The sheer number of mass killings and shooting rampages in the United States shocks European journalists and audiences. An article in Libération seeks to explain mass killings to French readers. Of course, there have been mass killings in Europe in recent memory, such as the Cumbria mass shooting in Britain, the horrifying Utoya massacre in Norway in 2011, the shooting spree in southern France in March 2012. Few European publications seem to have focused on comparisons between the Newtown massacre and these mass shooting incidents, however.
European media have reported extensively on the numerous shooting sprees and would-be rampages across the United States in the past month since the Newtown massacre, including the assassination of firefighters in New York state, the multiple murders in Aurora, and the killings in rural Pennsylvania. Repubblica reported on a teenager who took a gun to school in Utah and on a shooting in Las Vegas. Le Monde highlighted the differences between the mass shooting in Newtown and the nearly contemporaneous mass stabbing of children in China, where no victims were killed.
The proliferation of firearms figures prominently in European reporting on violence in America. A Le Monde article focuses on the diffusion of arms in the United States and a BBC story provides detailed statistics on arms ownership and gun violence. Libération reports polls showing that a majority of Americans favor curbing arms proliferation through gun control measures. Numerous stories have discussed the growth in arms sales since President Obama’s election, and especially following the Newtown massacre. Many of these stories have stressed the booming business at gun shows, as in a Le Monde story entitled, “Ambiance familiale et frénésie d’achat au « gun show ».”
Most European media deplore the pro-gun attitudes of American citizens and the lack of action by American lawmakers to institute gun control measures.
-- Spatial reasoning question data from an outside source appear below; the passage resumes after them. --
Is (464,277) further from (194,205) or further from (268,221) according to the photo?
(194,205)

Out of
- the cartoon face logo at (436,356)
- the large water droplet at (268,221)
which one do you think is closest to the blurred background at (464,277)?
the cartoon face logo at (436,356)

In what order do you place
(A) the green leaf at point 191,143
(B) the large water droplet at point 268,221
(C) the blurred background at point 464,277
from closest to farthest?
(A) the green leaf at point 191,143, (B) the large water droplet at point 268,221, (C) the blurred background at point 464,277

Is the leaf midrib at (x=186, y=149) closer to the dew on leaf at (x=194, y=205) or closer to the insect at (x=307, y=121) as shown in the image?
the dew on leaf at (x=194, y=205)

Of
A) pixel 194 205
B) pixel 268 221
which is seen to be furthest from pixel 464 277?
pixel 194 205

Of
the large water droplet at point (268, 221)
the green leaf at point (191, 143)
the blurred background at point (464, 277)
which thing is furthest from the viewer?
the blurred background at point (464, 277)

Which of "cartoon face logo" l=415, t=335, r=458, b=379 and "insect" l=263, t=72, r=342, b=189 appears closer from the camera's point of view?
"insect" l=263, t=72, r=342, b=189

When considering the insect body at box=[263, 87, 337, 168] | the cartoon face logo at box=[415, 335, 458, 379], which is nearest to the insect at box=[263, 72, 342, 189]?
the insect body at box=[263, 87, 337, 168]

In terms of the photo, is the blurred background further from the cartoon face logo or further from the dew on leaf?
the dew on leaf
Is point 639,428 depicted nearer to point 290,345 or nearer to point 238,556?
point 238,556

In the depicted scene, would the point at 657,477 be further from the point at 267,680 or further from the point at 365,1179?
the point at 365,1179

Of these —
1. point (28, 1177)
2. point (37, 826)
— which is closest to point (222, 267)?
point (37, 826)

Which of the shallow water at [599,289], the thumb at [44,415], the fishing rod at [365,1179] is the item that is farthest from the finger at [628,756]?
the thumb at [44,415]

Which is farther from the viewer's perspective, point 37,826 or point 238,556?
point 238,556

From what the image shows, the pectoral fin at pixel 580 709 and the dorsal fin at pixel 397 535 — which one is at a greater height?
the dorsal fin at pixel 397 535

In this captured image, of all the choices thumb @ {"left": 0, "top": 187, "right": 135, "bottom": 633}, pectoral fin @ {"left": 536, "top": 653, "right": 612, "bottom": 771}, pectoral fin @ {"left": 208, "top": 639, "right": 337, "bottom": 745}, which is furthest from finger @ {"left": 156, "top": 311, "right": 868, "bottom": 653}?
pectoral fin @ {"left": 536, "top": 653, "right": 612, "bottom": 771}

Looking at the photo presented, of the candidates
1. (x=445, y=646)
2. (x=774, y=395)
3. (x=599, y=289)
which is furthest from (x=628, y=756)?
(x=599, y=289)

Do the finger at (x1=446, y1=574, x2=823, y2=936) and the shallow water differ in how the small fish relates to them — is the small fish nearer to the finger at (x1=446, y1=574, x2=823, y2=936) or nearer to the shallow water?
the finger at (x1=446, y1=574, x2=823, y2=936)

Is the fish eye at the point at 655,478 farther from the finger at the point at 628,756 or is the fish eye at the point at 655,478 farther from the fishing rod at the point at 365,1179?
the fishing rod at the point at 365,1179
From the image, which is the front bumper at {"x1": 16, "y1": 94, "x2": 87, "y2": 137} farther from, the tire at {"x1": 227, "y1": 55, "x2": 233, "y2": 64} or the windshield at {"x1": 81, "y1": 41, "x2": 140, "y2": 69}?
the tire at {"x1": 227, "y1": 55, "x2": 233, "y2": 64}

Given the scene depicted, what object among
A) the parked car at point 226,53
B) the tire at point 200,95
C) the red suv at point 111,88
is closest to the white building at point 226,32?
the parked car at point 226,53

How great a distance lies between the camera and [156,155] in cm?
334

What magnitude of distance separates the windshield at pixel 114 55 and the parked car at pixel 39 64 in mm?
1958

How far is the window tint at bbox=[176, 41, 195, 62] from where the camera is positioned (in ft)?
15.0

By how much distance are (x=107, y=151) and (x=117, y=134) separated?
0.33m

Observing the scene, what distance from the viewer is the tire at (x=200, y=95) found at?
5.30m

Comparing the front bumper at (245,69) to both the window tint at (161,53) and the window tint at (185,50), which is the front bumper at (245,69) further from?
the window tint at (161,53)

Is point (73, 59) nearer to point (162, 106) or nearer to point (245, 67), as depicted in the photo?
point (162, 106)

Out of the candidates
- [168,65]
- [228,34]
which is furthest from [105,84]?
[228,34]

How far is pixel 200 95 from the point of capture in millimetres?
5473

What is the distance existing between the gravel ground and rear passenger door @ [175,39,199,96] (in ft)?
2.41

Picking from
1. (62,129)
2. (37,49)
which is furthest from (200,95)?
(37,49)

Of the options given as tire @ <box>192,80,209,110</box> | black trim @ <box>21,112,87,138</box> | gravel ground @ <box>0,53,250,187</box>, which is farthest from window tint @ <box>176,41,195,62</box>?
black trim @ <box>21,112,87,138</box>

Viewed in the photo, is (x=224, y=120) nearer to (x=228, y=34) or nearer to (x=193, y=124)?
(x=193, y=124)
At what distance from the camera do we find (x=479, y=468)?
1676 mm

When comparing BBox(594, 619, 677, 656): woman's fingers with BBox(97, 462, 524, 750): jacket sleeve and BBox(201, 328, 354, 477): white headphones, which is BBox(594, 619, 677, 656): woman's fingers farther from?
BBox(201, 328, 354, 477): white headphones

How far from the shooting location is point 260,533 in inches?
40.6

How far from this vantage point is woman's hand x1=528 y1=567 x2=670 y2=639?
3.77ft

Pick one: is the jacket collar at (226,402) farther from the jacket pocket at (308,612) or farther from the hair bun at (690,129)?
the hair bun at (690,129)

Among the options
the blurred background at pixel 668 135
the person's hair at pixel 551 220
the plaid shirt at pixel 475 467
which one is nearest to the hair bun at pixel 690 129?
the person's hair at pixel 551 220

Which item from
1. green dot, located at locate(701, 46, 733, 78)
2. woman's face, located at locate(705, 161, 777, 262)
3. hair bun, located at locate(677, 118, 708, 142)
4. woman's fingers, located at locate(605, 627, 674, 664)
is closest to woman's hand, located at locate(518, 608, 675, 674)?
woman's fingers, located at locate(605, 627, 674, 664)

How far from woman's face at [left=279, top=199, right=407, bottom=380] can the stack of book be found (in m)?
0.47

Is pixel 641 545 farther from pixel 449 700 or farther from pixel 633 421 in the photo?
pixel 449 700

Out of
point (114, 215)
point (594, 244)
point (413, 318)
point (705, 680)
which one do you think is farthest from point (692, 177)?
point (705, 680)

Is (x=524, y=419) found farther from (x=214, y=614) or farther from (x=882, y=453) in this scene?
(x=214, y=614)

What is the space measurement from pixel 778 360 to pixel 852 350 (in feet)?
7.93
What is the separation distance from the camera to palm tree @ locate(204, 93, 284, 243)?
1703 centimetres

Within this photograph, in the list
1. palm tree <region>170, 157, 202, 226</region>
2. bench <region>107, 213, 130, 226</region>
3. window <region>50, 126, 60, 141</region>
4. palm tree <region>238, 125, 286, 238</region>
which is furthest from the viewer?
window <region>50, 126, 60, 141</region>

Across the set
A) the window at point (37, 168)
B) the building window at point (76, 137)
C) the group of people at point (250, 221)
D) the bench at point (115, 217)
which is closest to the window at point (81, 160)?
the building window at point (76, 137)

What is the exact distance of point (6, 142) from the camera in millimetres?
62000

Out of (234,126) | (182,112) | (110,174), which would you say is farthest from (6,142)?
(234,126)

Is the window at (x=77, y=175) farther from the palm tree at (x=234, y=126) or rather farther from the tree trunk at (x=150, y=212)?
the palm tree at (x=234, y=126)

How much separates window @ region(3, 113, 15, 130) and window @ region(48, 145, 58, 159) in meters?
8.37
The Economist published a piece on the American people’s failure to act.
European news media have highlighted the power of the National Rifle Association as explaining American inaction on gun violence. Le Monde reports on the political influence of the NRA and the Great America news blog at Libération also focuses on the NRA. The Independent accused the NRA of hypocrisy for trying to shift the blame for the Newtown massacre from assault rifles to Hollywood.
Some of the European stories, such as one by Le Monde, point to gun buyback programs as a potential method of reducing the number of firearms in circulation in the United States.